Maggiemay1 Posted September 7, 2019 Posted September 7, 2019 Ok so at this point you have a planned meeting place and set time. All you need to do is show up. No more texting in between unless you want to confirm 2 hrs before to say see you at x time and place , looking forward to it. Do not ask for confirmation. If she postpones, changes activity , cancels or is a no show, then delete. Most would have deleted her by now , but make sure this is your last chance! Good luck!
An0nymiss666 Posted September 8, 2019 Posted September 8, 2019 To me, it sounds like she isn’t interested. I’ve dealt with a few men this year who have acted exactly like this. I know it’s frustrating. Same exact deal - “let’s plan something” “sure, I’d love to” then nothing. Then plans changed, delayed, etc. In some cases we would end up getting together and sometimes they would ditch. Regardless it has never worked out in the end when a man has acted like that, as a woman I can say it sounds really wishy washy but there’s always the possibility it’s too early to tell. I also believe in being upfront and honest, always. What I usually do is find a way to tactfully say (or text, whatever) it’s OK if they aren’t interested in hanging out/going on another date/etc. because I’m unsure of where the situation is going or how to read the other person and I just like honesty. It all depends on the person and flow of conversation though. If you’re truly wondering what is going on, you’re no worse off in my opinion.
Lotsgoingon Posted September 8, 2019 Posted September 8, 2019 I could say without reading your post that the answer is yes, you are getting the brushoff ... because if you have to ask if you're getting the brushoff, then the answer is yes you are getting the brushoff. But I did read your post ... yes, changing up plans like that ... the repeated silence after you text her ... really disappointing ... let her go ... don't keep going along with her new ideas. She's not sincere. She apparently lacks the guts and integrity to tell you that she's not interested, and you're having to work to decipher what's going on. Forget her and move on.
chillii Posted September 8, 2019 Posted September 8, 2019 Yeah l'd go with that too , l mean how many damn times already you tried and the disappearing and chopping and changing. Don't think she's into it for whatever reason but just hasn't got the nerve to finish it up.
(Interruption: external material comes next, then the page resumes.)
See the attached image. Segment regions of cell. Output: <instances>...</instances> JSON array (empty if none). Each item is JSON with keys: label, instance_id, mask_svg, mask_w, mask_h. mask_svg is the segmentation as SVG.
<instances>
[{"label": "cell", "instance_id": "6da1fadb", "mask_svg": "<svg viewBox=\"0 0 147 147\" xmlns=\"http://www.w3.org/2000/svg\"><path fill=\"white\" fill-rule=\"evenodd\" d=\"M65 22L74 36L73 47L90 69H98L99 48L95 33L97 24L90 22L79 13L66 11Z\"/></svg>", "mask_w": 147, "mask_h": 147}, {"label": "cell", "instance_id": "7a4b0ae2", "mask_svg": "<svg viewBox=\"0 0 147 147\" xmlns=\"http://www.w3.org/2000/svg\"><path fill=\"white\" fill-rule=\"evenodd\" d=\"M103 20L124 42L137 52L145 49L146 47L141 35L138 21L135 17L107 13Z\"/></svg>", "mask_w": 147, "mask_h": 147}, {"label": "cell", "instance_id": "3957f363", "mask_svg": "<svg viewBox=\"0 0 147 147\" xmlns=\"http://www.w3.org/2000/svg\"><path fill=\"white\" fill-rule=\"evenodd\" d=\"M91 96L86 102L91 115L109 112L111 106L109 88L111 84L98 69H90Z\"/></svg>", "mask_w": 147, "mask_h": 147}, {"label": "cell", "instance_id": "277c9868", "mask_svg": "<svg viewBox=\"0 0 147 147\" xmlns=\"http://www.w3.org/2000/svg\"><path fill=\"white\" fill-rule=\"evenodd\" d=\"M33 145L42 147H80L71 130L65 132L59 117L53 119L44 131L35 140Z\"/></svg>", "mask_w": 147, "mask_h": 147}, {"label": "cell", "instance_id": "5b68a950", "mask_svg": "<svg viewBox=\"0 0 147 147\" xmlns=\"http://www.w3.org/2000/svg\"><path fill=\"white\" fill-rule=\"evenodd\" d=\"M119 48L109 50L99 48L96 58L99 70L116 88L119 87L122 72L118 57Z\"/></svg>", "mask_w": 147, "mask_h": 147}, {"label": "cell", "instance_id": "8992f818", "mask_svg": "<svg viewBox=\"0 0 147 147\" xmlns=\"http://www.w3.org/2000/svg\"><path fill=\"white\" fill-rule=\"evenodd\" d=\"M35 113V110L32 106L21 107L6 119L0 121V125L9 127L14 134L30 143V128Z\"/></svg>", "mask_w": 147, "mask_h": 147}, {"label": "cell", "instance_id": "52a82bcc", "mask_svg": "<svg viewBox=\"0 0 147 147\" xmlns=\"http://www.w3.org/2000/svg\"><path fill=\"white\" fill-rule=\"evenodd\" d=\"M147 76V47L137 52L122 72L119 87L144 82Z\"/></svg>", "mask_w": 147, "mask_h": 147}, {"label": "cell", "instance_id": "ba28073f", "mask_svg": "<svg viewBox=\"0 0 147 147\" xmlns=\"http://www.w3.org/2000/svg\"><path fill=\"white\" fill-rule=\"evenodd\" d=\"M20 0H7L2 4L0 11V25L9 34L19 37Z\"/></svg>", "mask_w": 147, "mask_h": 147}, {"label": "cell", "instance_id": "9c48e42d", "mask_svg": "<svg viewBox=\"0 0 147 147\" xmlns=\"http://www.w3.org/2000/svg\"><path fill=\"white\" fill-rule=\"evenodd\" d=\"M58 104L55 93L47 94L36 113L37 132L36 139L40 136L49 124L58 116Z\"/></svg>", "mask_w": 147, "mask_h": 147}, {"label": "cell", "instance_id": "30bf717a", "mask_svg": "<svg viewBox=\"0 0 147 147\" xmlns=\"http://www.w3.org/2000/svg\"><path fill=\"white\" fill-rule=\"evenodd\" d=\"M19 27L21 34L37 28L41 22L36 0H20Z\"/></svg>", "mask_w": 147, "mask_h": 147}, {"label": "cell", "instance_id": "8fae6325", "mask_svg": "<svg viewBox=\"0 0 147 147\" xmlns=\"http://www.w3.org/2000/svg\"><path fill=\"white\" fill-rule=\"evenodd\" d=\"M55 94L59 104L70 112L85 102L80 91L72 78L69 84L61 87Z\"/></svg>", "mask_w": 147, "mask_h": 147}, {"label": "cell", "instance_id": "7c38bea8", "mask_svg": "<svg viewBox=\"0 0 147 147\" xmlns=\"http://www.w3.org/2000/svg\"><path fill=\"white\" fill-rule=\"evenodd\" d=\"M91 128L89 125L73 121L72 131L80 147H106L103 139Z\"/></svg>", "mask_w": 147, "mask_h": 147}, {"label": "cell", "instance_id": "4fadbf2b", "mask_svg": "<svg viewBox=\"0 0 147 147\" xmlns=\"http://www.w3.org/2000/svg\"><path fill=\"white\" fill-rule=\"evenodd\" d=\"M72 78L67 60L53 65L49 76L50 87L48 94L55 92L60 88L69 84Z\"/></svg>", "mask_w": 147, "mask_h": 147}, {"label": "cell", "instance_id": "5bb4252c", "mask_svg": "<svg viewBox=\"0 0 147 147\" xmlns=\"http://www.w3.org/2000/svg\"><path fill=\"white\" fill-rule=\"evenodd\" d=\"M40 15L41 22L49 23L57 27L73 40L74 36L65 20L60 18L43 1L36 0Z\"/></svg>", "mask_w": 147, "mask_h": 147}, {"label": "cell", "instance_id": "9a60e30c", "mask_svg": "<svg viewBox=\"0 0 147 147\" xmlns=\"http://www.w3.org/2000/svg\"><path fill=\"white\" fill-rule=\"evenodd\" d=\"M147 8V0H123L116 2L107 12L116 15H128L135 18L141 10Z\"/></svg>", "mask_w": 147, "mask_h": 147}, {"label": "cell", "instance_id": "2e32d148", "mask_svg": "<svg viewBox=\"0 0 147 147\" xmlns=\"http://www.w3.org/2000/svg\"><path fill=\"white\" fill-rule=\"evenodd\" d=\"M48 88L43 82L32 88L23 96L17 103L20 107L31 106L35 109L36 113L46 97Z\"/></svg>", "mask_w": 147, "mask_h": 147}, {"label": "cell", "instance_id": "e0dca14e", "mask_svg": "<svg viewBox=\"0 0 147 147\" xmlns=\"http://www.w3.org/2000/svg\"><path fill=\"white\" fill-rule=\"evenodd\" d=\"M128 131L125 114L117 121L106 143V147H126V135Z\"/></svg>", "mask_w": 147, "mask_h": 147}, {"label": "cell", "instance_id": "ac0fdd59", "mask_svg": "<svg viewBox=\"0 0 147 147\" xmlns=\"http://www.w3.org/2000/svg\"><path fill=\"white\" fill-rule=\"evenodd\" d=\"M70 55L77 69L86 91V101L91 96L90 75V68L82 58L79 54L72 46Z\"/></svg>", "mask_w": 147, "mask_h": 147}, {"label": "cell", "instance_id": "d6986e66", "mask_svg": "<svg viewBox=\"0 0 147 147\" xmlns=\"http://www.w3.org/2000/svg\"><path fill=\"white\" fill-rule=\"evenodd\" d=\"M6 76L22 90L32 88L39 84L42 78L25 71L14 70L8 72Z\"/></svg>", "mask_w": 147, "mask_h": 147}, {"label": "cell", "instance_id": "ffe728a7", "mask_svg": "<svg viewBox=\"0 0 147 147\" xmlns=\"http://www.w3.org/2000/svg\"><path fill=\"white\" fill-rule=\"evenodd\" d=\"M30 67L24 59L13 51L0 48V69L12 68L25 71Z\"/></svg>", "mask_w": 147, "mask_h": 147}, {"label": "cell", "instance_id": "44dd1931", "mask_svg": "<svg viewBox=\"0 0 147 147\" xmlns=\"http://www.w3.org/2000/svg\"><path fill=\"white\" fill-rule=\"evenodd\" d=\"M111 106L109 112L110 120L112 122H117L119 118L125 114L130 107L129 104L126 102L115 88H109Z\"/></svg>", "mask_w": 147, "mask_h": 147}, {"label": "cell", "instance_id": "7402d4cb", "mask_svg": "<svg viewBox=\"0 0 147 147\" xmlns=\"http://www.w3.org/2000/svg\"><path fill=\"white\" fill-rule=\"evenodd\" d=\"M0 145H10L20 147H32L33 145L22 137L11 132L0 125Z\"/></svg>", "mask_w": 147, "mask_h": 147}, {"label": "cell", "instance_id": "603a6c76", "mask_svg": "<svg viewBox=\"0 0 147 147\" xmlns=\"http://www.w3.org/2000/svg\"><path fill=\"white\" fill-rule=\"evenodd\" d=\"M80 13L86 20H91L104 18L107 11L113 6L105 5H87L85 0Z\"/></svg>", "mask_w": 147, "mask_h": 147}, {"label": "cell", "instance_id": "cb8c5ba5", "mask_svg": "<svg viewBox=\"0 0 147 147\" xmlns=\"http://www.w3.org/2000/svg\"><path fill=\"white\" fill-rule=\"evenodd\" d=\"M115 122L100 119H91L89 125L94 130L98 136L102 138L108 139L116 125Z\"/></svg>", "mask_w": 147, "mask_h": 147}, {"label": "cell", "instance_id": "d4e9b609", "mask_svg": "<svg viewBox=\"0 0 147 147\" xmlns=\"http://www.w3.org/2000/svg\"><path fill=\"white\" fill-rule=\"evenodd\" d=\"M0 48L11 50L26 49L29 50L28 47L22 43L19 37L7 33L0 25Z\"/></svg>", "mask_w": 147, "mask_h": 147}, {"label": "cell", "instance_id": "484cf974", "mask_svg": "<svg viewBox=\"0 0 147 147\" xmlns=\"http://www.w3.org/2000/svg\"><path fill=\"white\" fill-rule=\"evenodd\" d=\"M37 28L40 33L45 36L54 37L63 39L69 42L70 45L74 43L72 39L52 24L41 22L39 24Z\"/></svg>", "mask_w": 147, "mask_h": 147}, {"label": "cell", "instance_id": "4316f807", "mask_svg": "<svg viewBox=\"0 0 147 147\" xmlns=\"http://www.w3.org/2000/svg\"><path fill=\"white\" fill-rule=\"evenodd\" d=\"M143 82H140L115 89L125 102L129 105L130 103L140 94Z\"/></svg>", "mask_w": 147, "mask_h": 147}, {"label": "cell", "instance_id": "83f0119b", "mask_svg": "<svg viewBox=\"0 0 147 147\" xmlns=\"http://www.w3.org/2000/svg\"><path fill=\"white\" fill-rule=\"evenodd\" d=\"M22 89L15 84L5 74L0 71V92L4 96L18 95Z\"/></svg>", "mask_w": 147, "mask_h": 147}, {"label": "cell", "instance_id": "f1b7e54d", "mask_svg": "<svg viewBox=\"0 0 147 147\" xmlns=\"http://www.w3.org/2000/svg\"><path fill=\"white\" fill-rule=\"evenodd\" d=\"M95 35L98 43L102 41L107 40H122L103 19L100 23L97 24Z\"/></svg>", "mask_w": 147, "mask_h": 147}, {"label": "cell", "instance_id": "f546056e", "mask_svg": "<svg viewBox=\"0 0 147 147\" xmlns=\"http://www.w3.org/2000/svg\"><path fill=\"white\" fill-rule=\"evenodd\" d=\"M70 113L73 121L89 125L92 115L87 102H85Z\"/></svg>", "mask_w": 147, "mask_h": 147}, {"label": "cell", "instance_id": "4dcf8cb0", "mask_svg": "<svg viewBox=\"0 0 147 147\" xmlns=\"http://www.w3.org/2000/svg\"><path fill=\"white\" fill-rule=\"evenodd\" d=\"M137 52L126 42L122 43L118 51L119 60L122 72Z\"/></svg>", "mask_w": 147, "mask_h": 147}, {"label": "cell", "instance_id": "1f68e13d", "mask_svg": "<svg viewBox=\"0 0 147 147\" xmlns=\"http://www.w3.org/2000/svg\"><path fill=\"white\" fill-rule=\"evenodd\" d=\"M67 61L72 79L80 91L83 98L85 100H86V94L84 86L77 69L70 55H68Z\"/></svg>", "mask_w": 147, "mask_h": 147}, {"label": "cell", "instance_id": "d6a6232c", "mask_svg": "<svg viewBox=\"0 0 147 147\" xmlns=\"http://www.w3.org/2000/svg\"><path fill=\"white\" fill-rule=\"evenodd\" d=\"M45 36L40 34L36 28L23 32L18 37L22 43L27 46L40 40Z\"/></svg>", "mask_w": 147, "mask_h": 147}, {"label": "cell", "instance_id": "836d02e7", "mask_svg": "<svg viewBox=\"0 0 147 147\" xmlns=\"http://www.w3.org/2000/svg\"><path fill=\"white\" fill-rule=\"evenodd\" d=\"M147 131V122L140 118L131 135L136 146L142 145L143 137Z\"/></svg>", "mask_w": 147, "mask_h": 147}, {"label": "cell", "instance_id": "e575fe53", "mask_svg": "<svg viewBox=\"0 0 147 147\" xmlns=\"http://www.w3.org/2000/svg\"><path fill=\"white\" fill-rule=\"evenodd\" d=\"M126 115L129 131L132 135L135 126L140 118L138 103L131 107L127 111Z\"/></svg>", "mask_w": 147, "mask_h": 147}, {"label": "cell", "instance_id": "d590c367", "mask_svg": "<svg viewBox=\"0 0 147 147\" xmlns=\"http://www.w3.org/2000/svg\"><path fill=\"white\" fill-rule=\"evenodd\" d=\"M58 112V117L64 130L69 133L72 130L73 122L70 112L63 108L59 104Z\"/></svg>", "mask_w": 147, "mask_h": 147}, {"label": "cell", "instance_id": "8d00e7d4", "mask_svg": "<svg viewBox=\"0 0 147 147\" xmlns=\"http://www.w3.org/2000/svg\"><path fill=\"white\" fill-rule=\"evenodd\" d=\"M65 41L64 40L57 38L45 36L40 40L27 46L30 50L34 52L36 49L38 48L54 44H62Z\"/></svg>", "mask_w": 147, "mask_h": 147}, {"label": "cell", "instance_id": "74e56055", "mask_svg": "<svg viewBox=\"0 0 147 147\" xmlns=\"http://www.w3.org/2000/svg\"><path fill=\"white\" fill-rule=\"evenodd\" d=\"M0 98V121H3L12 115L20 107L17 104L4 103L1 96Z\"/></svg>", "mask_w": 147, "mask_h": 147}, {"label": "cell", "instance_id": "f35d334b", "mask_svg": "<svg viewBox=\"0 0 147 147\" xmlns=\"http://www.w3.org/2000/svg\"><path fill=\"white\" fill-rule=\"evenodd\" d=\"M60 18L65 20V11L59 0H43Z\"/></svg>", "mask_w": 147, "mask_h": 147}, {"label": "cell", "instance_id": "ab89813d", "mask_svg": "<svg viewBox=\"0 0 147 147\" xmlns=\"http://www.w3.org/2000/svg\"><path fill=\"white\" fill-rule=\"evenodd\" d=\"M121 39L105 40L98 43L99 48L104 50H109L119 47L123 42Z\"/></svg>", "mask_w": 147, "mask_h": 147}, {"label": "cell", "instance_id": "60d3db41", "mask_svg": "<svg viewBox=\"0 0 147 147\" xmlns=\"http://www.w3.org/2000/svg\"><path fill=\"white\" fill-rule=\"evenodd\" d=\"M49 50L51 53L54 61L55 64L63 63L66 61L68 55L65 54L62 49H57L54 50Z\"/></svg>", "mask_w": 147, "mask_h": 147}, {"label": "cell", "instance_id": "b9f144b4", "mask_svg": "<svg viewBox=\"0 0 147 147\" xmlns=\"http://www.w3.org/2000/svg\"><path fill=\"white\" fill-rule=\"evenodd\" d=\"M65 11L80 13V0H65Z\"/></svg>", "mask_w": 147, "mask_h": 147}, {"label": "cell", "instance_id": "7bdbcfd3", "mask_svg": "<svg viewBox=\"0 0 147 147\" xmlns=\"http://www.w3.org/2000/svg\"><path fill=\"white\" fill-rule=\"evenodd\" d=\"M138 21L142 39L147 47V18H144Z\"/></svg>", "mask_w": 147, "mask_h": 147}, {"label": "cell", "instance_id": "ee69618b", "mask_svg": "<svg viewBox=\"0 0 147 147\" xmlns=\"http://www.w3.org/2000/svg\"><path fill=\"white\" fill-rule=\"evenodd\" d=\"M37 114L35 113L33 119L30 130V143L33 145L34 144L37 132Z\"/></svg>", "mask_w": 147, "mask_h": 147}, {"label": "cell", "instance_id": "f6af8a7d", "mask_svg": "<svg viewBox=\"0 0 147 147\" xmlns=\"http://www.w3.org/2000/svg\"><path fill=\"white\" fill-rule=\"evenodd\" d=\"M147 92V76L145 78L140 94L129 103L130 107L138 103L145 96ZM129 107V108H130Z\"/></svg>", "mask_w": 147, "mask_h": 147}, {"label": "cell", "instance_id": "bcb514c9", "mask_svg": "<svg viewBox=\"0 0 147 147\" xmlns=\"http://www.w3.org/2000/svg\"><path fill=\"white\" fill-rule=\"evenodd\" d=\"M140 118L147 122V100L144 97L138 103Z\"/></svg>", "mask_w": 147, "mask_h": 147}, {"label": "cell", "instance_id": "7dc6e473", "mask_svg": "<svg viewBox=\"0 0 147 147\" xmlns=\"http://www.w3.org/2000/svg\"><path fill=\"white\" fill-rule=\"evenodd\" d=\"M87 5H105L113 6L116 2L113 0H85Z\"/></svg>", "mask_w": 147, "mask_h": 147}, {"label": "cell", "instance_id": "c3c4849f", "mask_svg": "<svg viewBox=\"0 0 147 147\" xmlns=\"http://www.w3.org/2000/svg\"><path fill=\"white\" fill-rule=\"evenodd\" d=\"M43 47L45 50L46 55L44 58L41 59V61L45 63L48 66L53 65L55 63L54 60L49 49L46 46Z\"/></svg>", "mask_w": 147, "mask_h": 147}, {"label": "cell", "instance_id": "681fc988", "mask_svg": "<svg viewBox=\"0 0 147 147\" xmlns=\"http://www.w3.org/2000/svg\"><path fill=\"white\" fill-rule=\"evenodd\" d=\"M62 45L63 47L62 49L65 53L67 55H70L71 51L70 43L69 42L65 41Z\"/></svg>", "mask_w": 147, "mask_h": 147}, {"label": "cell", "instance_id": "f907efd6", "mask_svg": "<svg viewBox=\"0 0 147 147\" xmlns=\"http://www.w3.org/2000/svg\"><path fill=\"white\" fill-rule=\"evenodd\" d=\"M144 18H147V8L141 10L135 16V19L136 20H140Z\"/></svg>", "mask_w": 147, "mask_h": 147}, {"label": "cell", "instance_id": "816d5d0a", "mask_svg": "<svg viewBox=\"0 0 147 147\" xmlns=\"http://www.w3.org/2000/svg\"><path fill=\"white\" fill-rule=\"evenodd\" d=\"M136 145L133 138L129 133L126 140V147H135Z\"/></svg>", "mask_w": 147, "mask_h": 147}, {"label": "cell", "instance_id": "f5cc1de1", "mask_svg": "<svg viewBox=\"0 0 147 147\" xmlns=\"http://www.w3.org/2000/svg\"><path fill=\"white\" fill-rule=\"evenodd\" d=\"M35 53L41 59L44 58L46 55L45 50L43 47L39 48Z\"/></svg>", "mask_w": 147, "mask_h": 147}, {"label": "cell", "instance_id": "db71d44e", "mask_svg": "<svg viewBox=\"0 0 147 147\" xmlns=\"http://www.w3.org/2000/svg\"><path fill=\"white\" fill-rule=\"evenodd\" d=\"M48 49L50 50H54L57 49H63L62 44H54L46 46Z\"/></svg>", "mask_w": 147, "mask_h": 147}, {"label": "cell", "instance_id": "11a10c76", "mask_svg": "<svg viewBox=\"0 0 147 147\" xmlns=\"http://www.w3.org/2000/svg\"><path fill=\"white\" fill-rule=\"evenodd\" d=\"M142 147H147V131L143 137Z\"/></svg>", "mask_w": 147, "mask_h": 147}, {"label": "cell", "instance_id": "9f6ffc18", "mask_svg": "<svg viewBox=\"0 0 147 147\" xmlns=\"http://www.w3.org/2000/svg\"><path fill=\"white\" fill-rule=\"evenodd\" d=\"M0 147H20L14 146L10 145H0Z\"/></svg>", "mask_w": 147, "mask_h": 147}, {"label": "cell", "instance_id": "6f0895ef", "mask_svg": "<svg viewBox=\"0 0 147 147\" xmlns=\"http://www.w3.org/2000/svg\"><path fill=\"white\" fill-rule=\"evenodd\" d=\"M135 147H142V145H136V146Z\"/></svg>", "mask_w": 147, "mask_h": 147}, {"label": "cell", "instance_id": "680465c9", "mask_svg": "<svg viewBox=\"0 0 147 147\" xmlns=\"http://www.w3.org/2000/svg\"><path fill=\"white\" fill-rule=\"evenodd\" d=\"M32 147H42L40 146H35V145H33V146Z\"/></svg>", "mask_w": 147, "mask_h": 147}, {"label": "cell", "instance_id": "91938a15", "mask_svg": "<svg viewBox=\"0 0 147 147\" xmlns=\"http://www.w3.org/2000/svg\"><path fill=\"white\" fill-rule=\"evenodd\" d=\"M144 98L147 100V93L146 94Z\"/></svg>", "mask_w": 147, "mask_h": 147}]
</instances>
At the very least it just doesn't seem to wanna happen , not a good sign alone.
FMW Posted September 8, 2019 Posted September 8, 2019 Don't initiate plans again. Wait and see if she plans something specific with a specific date and time. If she's interested, she'll do that.
smackie9 Posted September 8, 2019 Posted September 8, 2019 You need to walk away from this one. Actions speak louder than words.